Known by their fans as simply Bettman and Halpin, the two had a  vision to utilize their long list of musical talents to create a solid, historical sound throughout the years. On paper, Battman and Halpin are the quintessential opposites: Stephanie is classically trained in opera, violin and voice, and studied at the Oberlin Conservatory. She's also a former aerialist. Luke is self-taught - at the age of 8, his dad handed him a mandolin and a Mel Bay book and said "learn how to play, you're in my band." Despite their differences, once they met they became inseparable.

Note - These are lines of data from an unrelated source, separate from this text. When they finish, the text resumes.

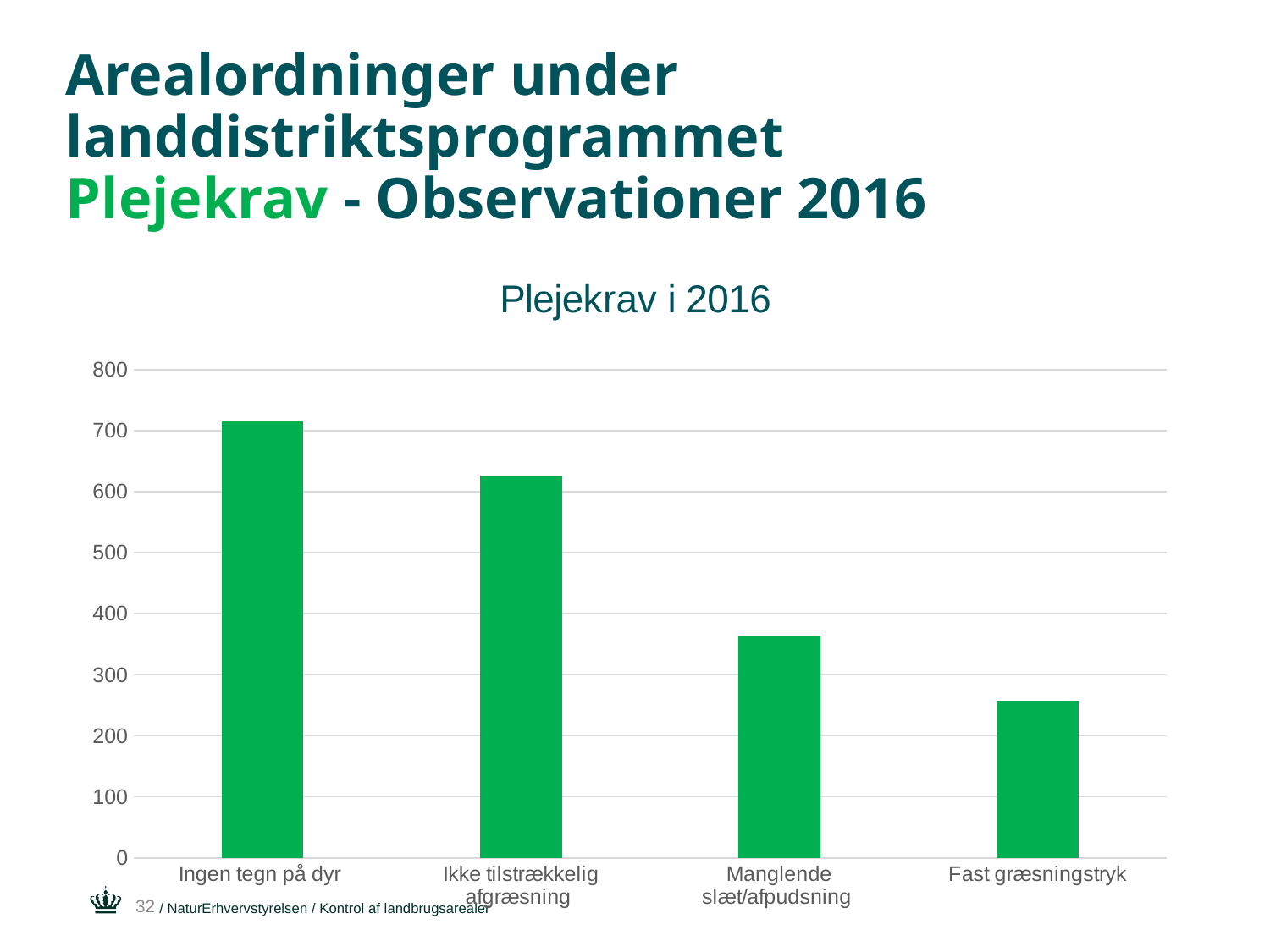
Is the value for Ikke tilstrækkelig afgræsning greater or less than 600? greater What is the title of the chart? Plejekrav i 2016 Is the value for Manglende slæt/afpudsning greater or less than 400? less Which category has the lowest value? Fast græsningstryk What is the highest value shown on the vertical axis? 800 Is the value for Ingen tegn på dyr greater or less than 700? greater Which category has the highest value? Ingen tegn på dyr How many categories are shown on the x axis of the chart? 4 Do the values rise or fall from left to right along the x axis? fall What kind of chart is shown on the slide? bar chart Which is larger, the value for Ikke tilstrækkelig afgræsning or the value for Manglende slæt/afpudsning? Ikke tilstrækkelig afgræsning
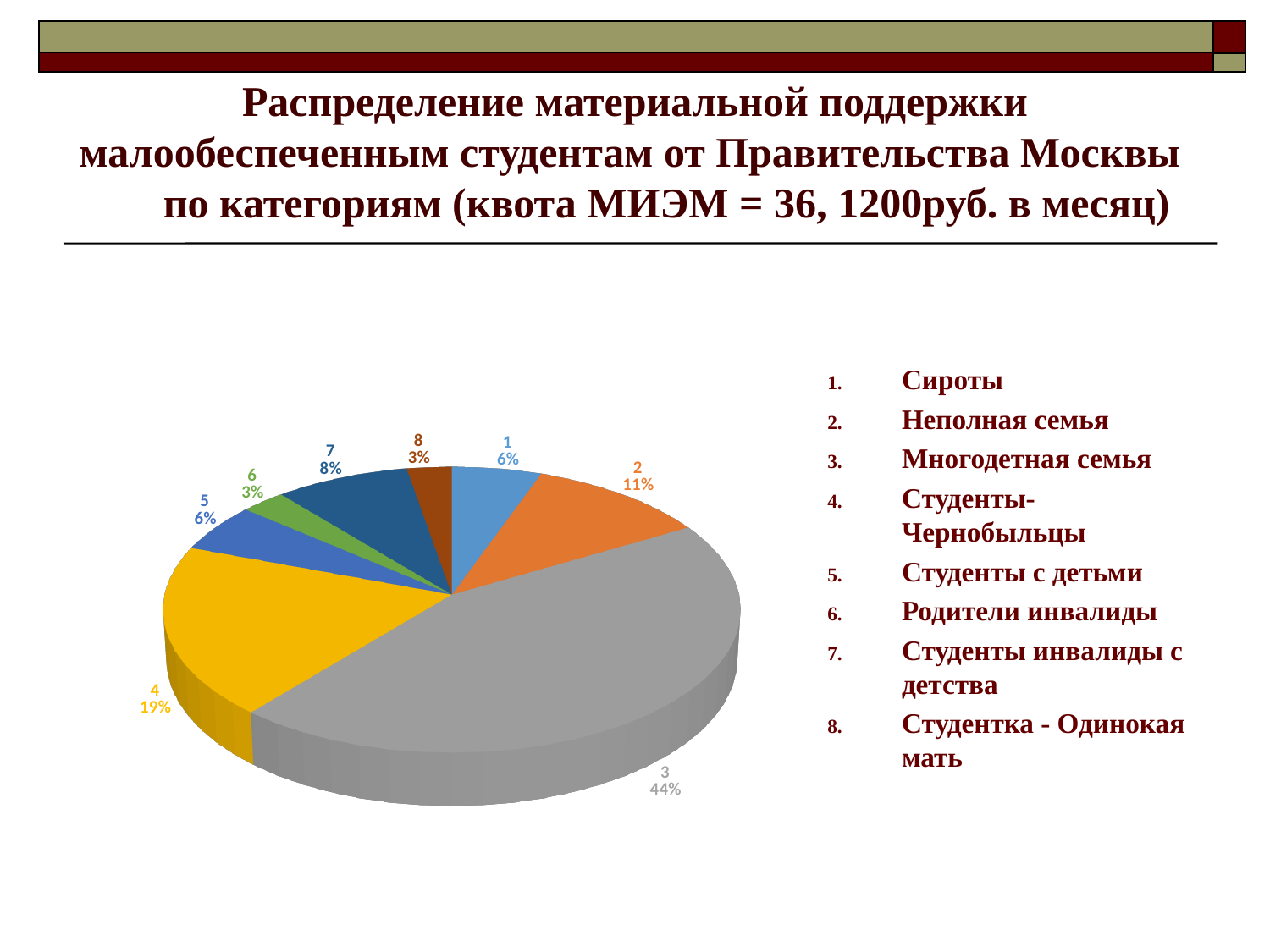
What percentage is shown for slice 1 (Сироты)? 6% What percentage is shown for slice 3 (Многодетная семья)? 44% How many slices does the pie chart have? 8 What percentage is shown for slice 2 (Неполная семья)? 11% What percentage is shown for slice 4 (Студенты-Чернобыльцы)? 19% Which category does the number 8 in the chart correspond to according to the legend? Студентка - Одинокая мать Which slice has the largest share of the pie? 3 (Многодетная семья) What percentage is shown for slice 7 (Студенты инвалиды с детства)? 8% Which slice is larger, slice 2 or slice 7? slice 2 What is the difference in percentage points between slice 4 and slice 2? 8 What is the difference in percentage points between slice 3 and slice 4? 25 What type of chart is shown on the slide? pie chart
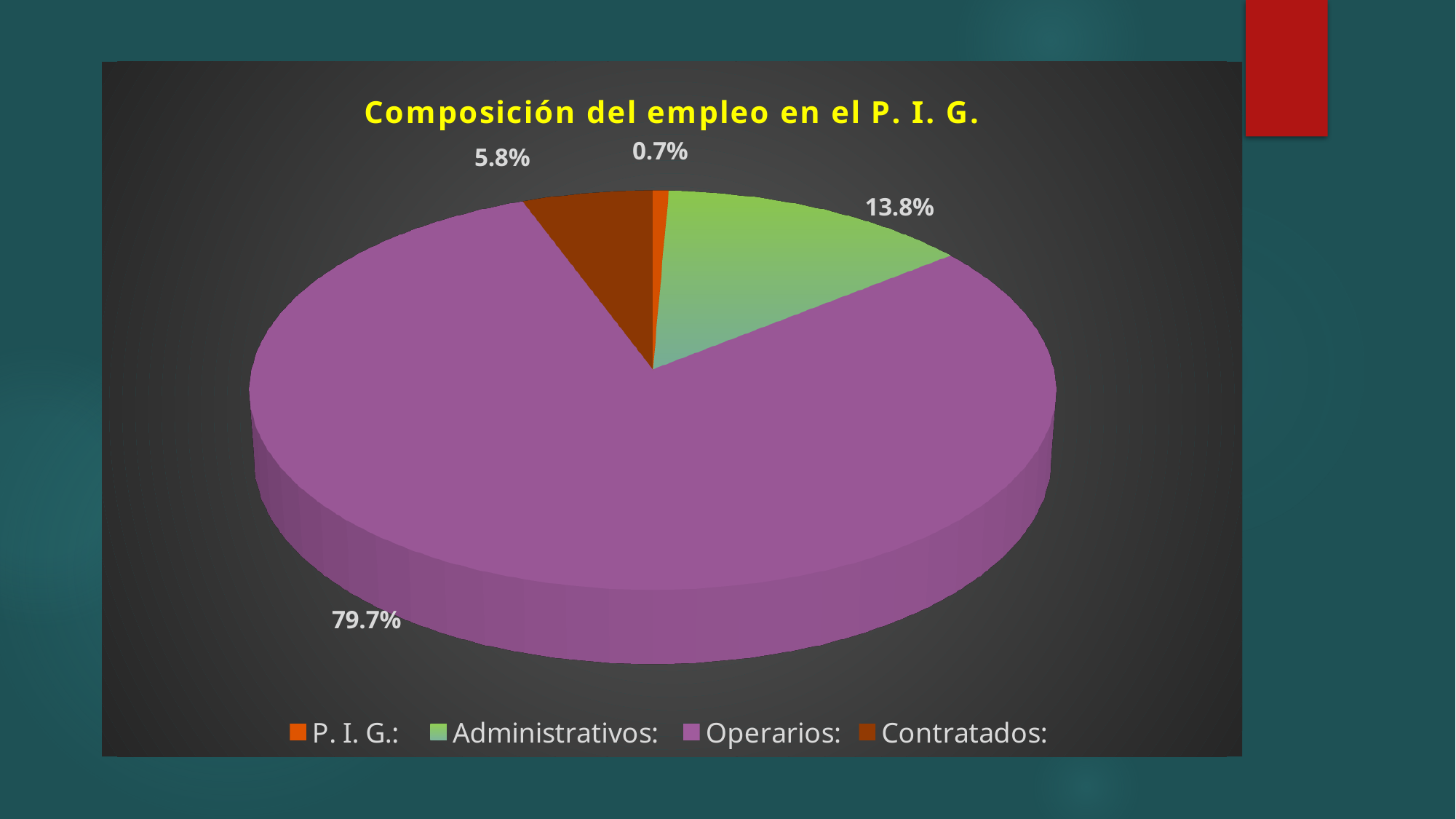
What percentage of the pie does Operarios represent? 79.7% How many categories does the pie chart show? 4 Which category has the largest share of the pie? Operarios What is the title of the chart? Composición del empleo en el P. I. G. What percentage of the pie does Administrativos represent? 13.8% What is the difference in percentage points between Administrativos and Contratados? 8.0 What percentage of the pie does Contratados represent? 5.8% What kind of chart is shown on the slide? Pie chart Which category has the smallest share of the pie? P. I. G. What percentage of the pie does P. I. G. represent? 0.7% Which is larger, the share for Contratados or the share for Administrativos? Administrativos What colour is the Operarios slice? Purple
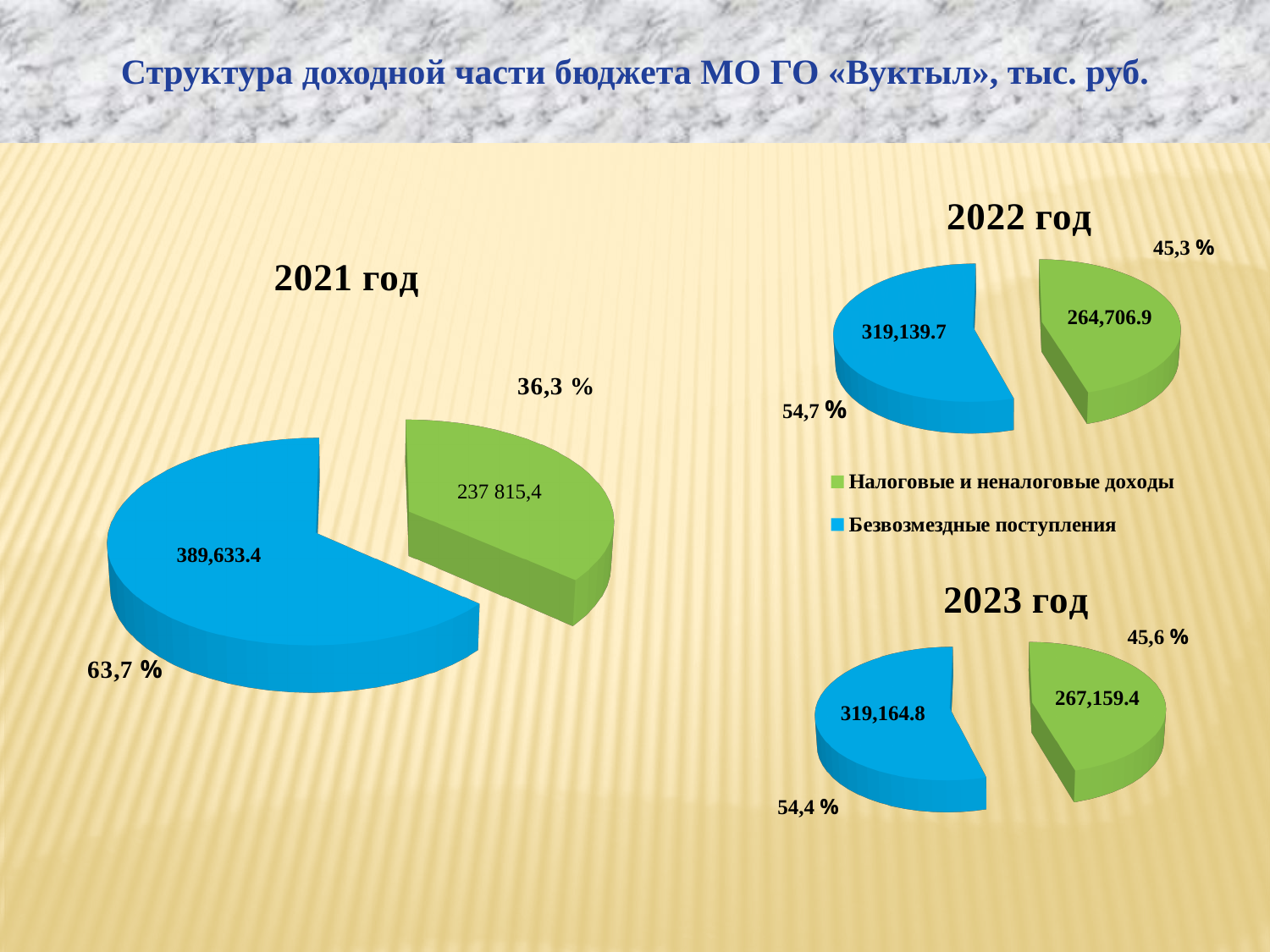
In the 2023 год pie chart, what value is shown for Безвозмездные поступления? 319,164.8 In the 2022 год pie chart, what value is shown for Налоговые и неналоговые доходы? 264,706.9 What kind of chart is used for 2021 год, 2022 год and 2023 год? Pie chart In the 2021 год pie chart, which category is the smallest? Налоговые и неналоговые доходы In the 2021 год pie chart, what value is shown for Налоговые и неналоговые доходы? 237 815,4 In the 2021 год pie chart, what share of the pie is Безвозмездные поступления? 63,7 % In the 2021 год pie chart, what value is shown for Безвозмездные поступления? 389,633.4 In the 2023 год pie chart, which is larger: Налоговые и неналоговые доходы or Безвозмездные поступления? Безвозмездные поступления How many categories does the legend list for the pie charts? 2 In the 2023 год pie chart, what share of the pie is Безвозмездные поступления? 54,4 % In the 2022 год pie chart, what share of the pie is Налоговые и неналоговые доходы? 45,3 % In the 2022 год pie chart, which category is the largest? Безвозмездные поступления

"I was in a four-piece band and was looking to replace a mandolin player," said Singer/Songwriter Bettman. "We were both seeking similar goals." Halpin, mandolin/guitar/violin/string master, proposed to practice arrangements every day for three hours and eventually become invested in the project-turned duo.

Known for her strong vocals, lyrics and fiddle, Bettman pairs her songwriting talent with Halpin's mandolin and guitar skills and the duo form an eclectic sound that draws influences like jazz instrumentalist Stuff Smith as well as modern iconoclasts like Rufus Wainwright, Vince Gill and Tom Waits. "Our approach to our music is not genre-specific," said Bettman. "Our music is assimilated in the bluegrass instruments, but the show itself is instrumentally and musically eclectic."

Bettman's clear, powerful vocals pair well with Halpin's tenor harmonies. In one performance, they use their skills and experience to jump from the anthems of the dust bowl era to the woodsy, activist folk of the 60s. "I'm a tremendous Patty Griffin fan," said Bettman. "But I get compared to Joan Baez every show. We've listened to so many genres, I just take everything and see what happens."

After several stints with four-piece bands and sideman jobs, the two decided to take their talents into their own hands and began touring as a duo in March of 2008. The two caught the eye of Producer Dan Blackburn who then created a documentary based around the duo's "It All Comes Back to Love" tour, which aired Dec. 12, 2012 on KCET. "It was cool and a little weird to have cameras following you around," said Guitarist/Vocalist Luke Halpin. "We're looking forward to our next filming event which is our music video "Diamond."" "Buttonwillow," another featured song on their It All Comes Back to Love album, features their self-described "gypsy jazz" sound. Halpin's mandolin flat-picking paired with Bettman's up-beat fiddle create a howling, hand-clapping atmosphere. The tune took away first place in The Great American Song Contest for the instrumental category in 2012.